Sign in to the Azure portal

Sign in to the Azure portal.

Open an invitation

You can open an invitation from email or directly from the Azure portal.

  1. To open an invitation from email, check your inbox for an invitation from your data provider. The invitation from Microsoft Azure is titled "Azure Data Share invitation from <yourdataprovider@domain.com>". Select View invitation to see your invitation in Azure.

    To open an invitation from the Azure portal, search for Data Share invitations. You see a list of Data Share invitations.

    If you are a guest user of a tenant, you will be asked to verify your email address for the tenant prior to viewing Data Share invitation for the first time. Once verified, it is valid for 12 months.

    Screenshot showing the list of invitations in the Azure portal.

  2. Select the share you want to view.

Accept an invitation

  1. Review all of the fields, including the Terms of use. If you agree to the terms, select the check box.

    Screenshot showing the Terms of use area.

  2. Under Target Data Share account, select the subscription and resource group where you'll deploy your Data Share. Then fill in the following fields:

    • In the Data share account field, select Create new if you don't have a Data Share account. Otherwise, select an existing Data Share account that will accept your data share.

    • In the Received share name field, either leave the default that the data provider specified or specify a new name for the received share.

  3. Select Accept and configure. A share subscription is created.

    Screenshot showing where to accept the configuration options.

    The received share appears in your Data Share account.

    If you don't want to accept the invitation, select Reject.

Configure a received share

Follow the steps in this section to configure a location to receive data.

  1. On the Datasets tab, select the check box next to the dataset where you want to assign a destination. Select Map to target to choose a target data store.

    Screenshot showing how to map to a target.

  2. Select a target data store for the data. Files in the target data store that have the same path and name as files in the received data will be overwritten.

    Screenshot showing where to select a target storage account.

  3. For snapshot-based sharing, if the data provider uses a snapshot schedule to regularly update the data, you can enable the schedule from the Snapshot Schedule tab. Select the box next to the snapshot schedule. Then select Enable. Note that the first scheduled snapshot will start within one minute of the schedule time and subsequent snapshots will start within seconds of the scheduled time.

    Screenshot showing how to enable a snapshot schedule.

Trigger a snapshot

The steps in this section apply only to snapshot-based sharing.

  1. You can trigger a snapshot from the Details tab. On the tab, select Trigger snapshot. You can choose to trigger a full snapshot or incremental snapshot of your data. If you're receiving data from your data provider for the first time, select Full copy. When a snapshot is executing, subsequent snapshots will not start until the previous one complete.

    Screenshot showing the Trigger snapshot selection.

  2. When the last run status is successful, go to the target data store to view the received data. Select Datasets, and then select the target path link.

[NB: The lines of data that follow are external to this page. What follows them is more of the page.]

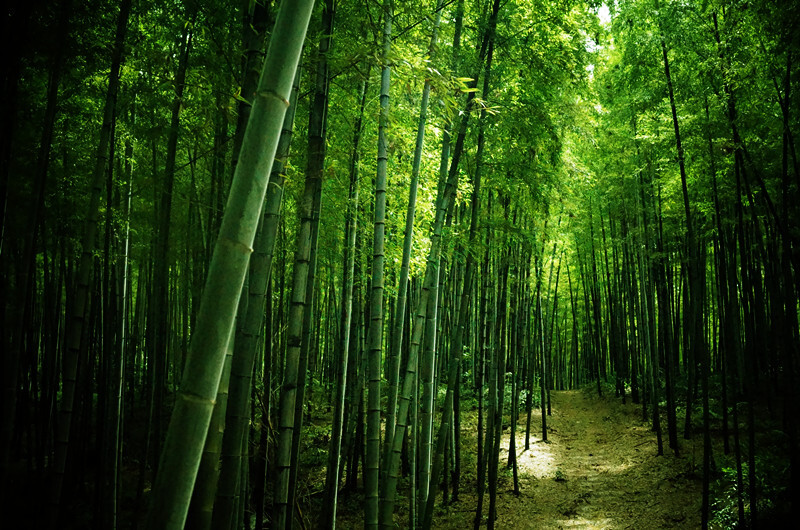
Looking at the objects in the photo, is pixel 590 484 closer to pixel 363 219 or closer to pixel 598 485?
pixel 598 485

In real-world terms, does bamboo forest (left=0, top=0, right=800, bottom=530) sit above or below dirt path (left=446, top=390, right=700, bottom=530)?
above

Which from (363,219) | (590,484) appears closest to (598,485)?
(590,484)

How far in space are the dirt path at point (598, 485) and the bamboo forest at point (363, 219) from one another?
0.19 feet

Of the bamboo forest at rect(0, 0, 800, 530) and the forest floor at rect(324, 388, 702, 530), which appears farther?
the forest floor at rect(324, 388, 702, 530)

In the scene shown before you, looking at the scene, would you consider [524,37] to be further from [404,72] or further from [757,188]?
[757,188]

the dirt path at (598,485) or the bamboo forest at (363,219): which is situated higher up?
the bamboo forest at (363,219)

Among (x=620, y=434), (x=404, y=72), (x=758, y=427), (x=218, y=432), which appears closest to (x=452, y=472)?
(x=620, y=434)

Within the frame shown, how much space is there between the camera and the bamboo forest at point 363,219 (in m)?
2.32

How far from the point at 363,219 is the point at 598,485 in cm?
549

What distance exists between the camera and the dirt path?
609 cm

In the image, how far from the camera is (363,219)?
5.89 metres

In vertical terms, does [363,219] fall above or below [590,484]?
above

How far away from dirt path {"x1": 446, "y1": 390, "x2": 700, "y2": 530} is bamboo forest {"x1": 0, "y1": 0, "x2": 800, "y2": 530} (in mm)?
58

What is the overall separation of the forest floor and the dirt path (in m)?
0.01
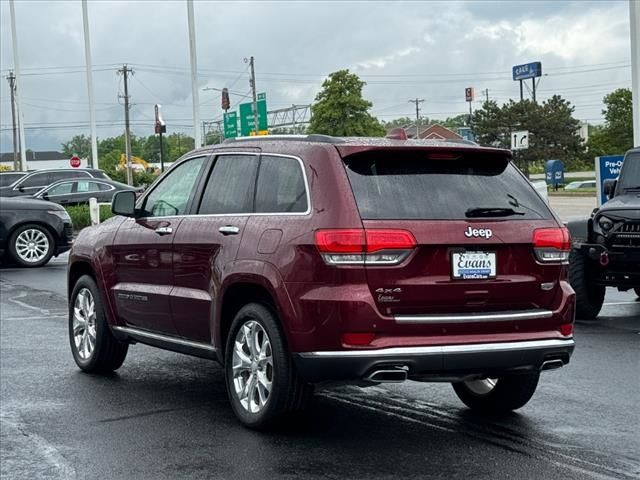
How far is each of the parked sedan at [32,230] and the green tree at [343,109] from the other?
6647cm

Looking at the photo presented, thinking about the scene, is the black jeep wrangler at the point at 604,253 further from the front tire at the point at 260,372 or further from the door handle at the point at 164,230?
the front tire at the point at 260,372

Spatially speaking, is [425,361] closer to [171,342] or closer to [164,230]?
[171,342]

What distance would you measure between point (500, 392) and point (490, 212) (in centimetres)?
138

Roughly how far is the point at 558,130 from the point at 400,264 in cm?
8021

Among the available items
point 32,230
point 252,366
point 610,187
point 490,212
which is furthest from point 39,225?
point 490,212

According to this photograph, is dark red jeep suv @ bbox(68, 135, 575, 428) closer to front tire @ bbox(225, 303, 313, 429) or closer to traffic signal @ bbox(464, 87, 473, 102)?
front tire @ bbox(225, 303, 313, 429)

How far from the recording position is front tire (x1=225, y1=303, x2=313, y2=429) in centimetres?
620

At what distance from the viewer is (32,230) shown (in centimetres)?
2009

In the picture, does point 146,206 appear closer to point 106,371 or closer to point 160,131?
point 106,371

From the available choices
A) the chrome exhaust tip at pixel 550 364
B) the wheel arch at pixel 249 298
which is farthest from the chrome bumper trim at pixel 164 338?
the chrome exhaust tip at pixel 550 364

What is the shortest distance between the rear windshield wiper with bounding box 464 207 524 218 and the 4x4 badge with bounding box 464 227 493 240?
0.36 feet

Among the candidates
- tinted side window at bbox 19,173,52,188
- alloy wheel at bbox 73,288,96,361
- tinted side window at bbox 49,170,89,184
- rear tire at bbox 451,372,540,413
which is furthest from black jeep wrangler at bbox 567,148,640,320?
tinted side window at bbox 19,173,52,188

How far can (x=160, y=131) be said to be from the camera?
5353 cm

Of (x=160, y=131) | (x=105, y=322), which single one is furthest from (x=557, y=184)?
(x=105, y=322)
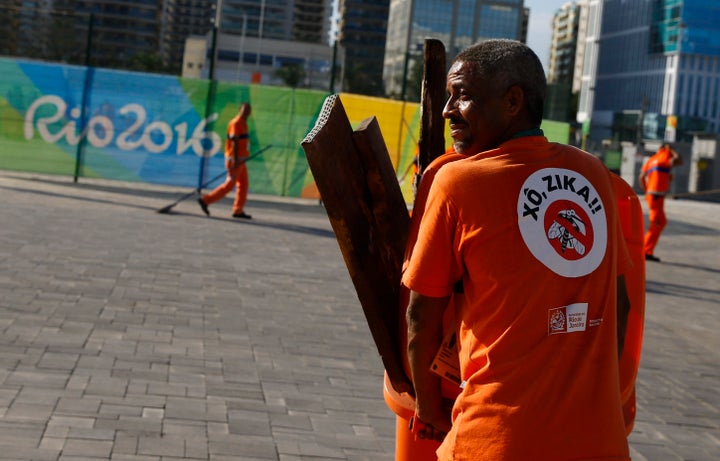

    Screenshot showing a consumer dataset mapping.

View history

You can view the history of your snapshots only in snapshot-based sharing. To view the history, open the History tab. Here you see the history of all of the snapshots that were generated in the past 30 days.

Storage snapshot performance

Storage snapshot performance is impacted by a number of factors in addition to number of files and size of the shared data. It is always recommended to conduct your own performance testing. Below are some example factors impacting performance.

  • Concurrent access to the source and target data stores.
  • Location of source and target data stores.
  • For incremental snapshot, the number of files in the shared dataset can impact the time it takes to find the list of files with last modified time after the last successful snapshot.

Next steps

You've learned how to share and receive data from a storage account by using the Azure Data Share service. To learn about sharing from other data sources, see Supported data stores.